Starting at the line that contains "How far is (255,308)", quote each line exactly through the last line of the entries, both included.

----------

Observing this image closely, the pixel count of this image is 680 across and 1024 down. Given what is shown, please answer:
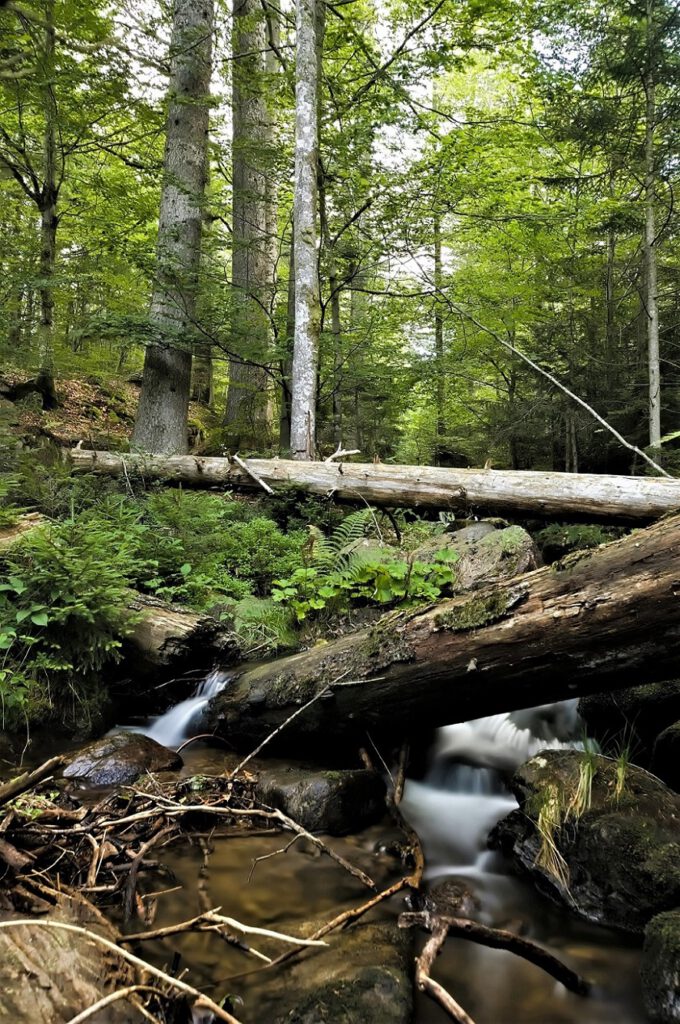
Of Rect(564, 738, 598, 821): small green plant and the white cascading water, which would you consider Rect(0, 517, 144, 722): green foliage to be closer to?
the white cascading water

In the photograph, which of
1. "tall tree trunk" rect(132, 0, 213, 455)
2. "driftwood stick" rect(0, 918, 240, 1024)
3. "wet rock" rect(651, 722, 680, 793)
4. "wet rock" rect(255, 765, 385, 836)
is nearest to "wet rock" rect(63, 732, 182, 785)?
"wet rock" rect(255, 765, 385, 836)

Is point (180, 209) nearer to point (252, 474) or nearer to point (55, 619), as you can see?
point (252, 474)

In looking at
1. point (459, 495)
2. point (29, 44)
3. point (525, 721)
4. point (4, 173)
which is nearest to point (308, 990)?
point (525, 721)

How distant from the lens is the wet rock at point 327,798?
A: 3.43 meters

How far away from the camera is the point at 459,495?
6.61m

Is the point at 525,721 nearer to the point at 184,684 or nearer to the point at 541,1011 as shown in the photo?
the point at 541,1011

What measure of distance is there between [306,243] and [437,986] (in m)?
8.79

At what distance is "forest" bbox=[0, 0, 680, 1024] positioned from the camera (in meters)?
2.53

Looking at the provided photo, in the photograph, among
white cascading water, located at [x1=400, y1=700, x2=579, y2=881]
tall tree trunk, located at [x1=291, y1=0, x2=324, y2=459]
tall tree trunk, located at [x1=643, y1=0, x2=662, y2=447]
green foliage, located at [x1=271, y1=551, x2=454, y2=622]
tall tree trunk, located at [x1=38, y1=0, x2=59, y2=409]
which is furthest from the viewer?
tall tree trunk, located at [x1=38, y1=0, x2=59, y2=409]

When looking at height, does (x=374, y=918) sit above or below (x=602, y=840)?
below

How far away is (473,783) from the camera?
4320mm

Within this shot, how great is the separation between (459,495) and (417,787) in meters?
3.34

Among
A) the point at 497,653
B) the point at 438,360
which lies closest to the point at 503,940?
the point at 497,653

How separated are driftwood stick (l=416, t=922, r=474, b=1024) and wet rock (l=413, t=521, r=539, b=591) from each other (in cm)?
390
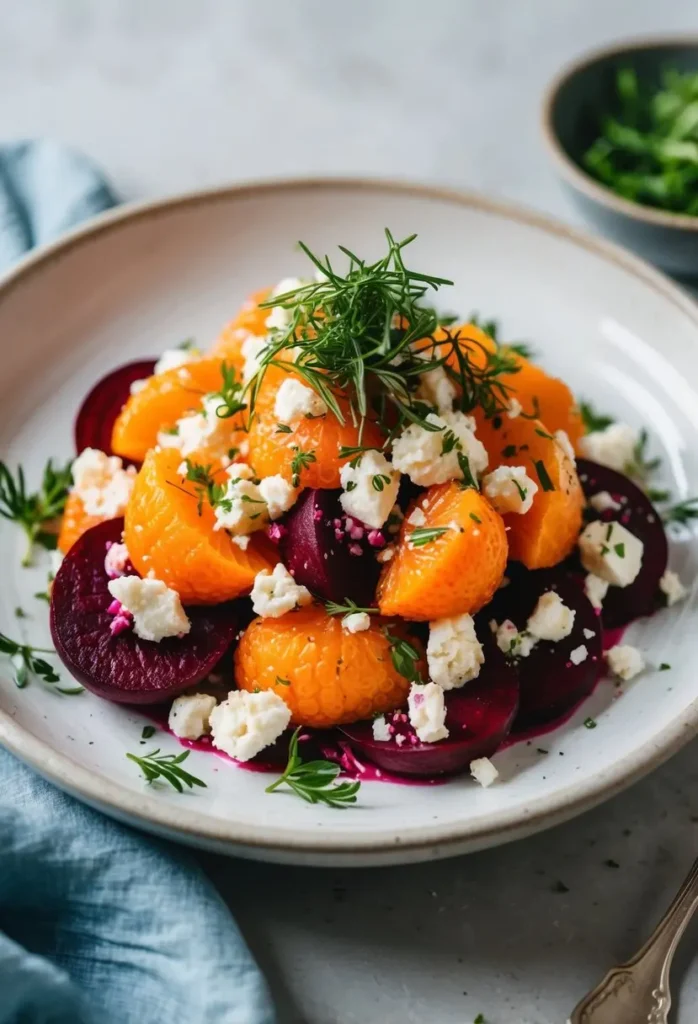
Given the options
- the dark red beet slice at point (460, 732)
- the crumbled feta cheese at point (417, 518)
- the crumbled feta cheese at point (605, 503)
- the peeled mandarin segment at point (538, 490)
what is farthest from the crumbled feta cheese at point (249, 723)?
the crumbled feta cheese at point (605, 503)

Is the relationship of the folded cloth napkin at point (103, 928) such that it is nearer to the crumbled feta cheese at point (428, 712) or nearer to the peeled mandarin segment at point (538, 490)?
the crumbled feta cheese at point (428, 712)

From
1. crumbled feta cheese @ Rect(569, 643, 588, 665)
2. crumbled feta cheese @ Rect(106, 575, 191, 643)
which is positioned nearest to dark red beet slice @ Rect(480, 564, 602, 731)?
crumbled feta cheese @ Rect(569, 643, 588, 665)

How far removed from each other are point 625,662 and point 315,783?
905mm

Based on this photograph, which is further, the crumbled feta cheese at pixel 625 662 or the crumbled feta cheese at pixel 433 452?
the crumbled feta cheese at pixel 625 662

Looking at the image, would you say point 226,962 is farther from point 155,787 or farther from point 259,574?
point 259,574

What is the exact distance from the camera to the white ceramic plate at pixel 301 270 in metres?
2.50

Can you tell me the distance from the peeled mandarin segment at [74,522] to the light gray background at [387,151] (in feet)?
3.23

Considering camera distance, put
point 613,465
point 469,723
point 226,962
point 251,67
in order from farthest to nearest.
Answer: point 251,67, point 613,465, point 469,723, point 226,962

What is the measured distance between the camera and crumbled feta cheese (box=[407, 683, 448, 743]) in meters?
2.66

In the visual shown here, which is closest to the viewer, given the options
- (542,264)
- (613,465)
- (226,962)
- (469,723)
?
(226,962)

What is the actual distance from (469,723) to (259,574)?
64cm

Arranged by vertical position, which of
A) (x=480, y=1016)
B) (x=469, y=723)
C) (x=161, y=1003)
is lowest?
(x=480, y=1016)

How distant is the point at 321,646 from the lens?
2.74 meters

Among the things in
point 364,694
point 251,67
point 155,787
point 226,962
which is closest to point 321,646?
point 364,694
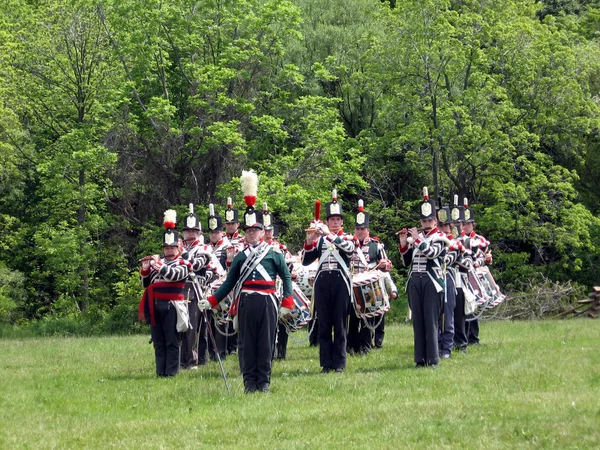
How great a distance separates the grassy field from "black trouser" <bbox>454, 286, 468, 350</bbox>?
37cm

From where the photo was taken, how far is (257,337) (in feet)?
44.8

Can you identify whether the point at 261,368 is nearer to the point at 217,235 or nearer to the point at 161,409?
the point at 161,409

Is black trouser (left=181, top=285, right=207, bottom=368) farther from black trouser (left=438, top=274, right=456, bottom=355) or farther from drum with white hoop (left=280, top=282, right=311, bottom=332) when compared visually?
black trouser (left=438, top=274, right=456, bottom=355)

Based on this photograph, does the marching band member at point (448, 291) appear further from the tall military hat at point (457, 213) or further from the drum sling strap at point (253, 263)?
the drum sling strap at point (253, 263)

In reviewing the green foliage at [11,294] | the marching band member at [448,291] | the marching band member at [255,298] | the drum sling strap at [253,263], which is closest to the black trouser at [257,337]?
the marching band member at [255,298]

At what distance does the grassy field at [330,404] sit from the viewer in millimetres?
10164

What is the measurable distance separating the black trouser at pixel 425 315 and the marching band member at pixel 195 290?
343 centimetres

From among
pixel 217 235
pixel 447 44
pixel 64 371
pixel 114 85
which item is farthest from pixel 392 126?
pixel 64 371

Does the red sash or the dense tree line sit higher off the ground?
the dense tree line

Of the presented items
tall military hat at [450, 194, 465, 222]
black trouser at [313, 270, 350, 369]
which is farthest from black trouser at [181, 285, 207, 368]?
tall military hat at [450, 194, 465, 222]

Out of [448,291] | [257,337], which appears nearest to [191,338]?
[257,337]

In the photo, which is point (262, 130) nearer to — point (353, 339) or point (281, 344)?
point (353, 339)

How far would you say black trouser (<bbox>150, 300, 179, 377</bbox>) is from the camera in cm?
1597

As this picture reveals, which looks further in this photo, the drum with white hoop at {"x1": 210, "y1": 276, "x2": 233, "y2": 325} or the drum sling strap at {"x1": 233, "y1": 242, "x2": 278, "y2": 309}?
the drum with white hoop at {"x1": 210, "y1": 276, "x2": 233, "y2": 325}
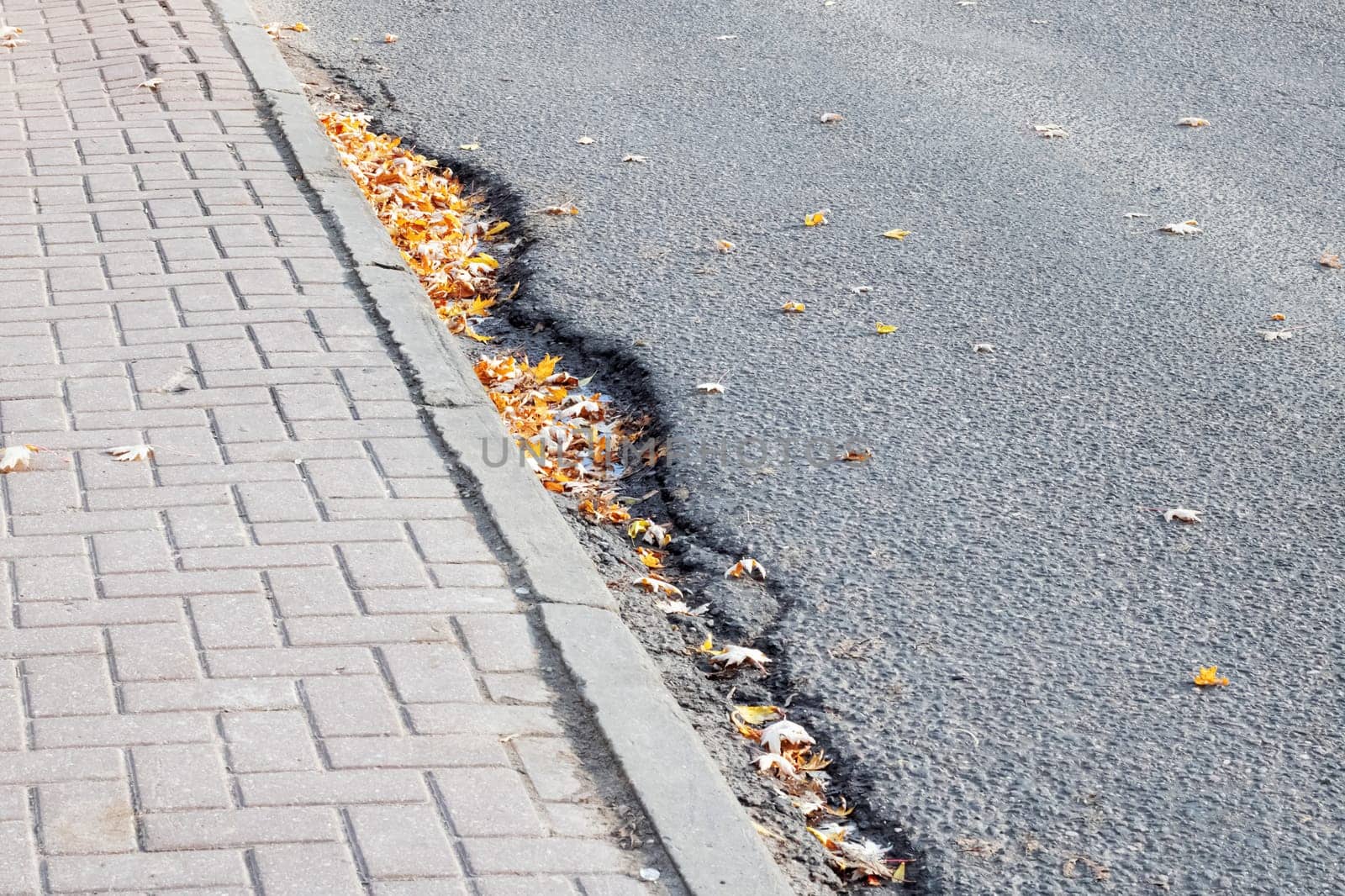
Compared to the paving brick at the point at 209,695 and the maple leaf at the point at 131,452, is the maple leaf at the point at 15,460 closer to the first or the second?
the maple leaf at the point at 131,452

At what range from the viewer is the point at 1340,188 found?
5656 millimetres

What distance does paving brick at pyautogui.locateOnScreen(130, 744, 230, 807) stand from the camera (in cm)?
245

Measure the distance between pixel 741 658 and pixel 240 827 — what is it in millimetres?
1151

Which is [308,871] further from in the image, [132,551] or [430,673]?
[132,551]

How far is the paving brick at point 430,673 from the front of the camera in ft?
9.03

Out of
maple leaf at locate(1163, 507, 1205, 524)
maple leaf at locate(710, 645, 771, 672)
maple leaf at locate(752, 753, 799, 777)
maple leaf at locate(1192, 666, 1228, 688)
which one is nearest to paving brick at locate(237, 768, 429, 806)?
maple leaf at locate(752, 753, 799, 777)

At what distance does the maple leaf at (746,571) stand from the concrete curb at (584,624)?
1.16ft

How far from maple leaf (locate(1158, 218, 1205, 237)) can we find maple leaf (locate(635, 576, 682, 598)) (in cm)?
301

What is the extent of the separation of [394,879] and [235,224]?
3.18 metres

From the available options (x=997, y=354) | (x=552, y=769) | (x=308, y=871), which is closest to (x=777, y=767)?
(x=552, y=769)

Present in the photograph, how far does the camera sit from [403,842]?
7.84ft

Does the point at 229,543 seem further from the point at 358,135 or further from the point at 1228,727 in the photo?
the point at 358,135

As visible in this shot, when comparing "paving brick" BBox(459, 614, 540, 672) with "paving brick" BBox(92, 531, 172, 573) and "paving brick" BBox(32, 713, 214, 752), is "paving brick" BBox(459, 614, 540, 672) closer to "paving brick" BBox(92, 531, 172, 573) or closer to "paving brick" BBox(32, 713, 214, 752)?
"paving brick" BBox(32, 713, 214, 752)

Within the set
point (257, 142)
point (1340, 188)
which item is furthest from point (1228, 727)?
point (257, 142)
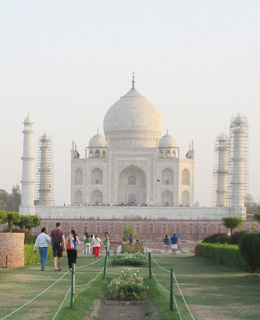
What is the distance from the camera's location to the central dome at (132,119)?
58250mm

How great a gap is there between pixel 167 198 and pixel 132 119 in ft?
20.9

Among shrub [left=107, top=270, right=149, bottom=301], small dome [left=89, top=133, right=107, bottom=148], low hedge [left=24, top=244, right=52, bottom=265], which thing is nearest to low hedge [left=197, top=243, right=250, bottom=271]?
low hedge [left=24, top=244, right=52, bottom=265]

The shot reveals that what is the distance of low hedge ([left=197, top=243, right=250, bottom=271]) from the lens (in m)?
18.4

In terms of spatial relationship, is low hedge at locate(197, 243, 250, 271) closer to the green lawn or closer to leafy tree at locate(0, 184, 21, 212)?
the green lawn

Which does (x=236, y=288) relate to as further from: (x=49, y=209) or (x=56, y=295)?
(x=49, y=209)

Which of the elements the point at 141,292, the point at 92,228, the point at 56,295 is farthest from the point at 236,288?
the point at 92,228

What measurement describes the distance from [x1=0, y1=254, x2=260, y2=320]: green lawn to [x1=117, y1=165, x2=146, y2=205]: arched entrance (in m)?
38.9

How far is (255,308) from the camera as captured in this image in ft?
36.9

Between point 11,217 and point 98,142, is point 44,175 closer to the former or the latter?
point 98,142

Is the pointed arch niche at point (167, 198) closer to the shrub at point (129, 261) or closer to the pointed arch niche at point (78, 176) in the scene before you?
the pointed arch niche at point (78, 176)

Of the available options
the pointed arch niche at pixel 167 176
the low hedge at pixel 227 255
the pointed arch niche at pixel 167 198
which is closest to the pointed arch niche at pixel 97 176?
the pointed arch niche at pixel 167 176

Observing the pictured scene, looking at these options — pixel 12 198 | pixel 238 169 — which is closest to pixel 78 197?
pixel 238 169

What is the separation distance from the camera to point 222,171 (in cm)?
5731

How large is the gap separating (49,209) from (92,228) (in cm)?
412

----------

# ANSWER IN FULL
How far is (255,308) from the camera as captured in this image in ft?
36.9

Between point 11,217 and point 98,142, is point 44,175 closer to the former or the latter?
point 98,142

Is the pointed arch niche at point (167, 198) closer to the shrub at point (129, 261) or closer to the pointed arch niche at point (78, 176) in the scene before you?
the pointed arch niche at point (78, 176)

Of the available options
the pointed arch niche at pixel 167 176
the low hedge at pixel 227 255
the pointed arch niche at pixel 167 198
which is closest to the pointed arch niche at pixel 97 176?
the pointed arch niche at pixel 167 176

Observing the pictured scene, looking at these options — pixel 12 198 | pixel 238 169 — which is closest to pixel 78 197?
pixel 238 169

What is the separation distance from the camera to point 222,171 (in cm)?
5731

How large is the gap separating (49,209) from (92,228) (in cm)?
412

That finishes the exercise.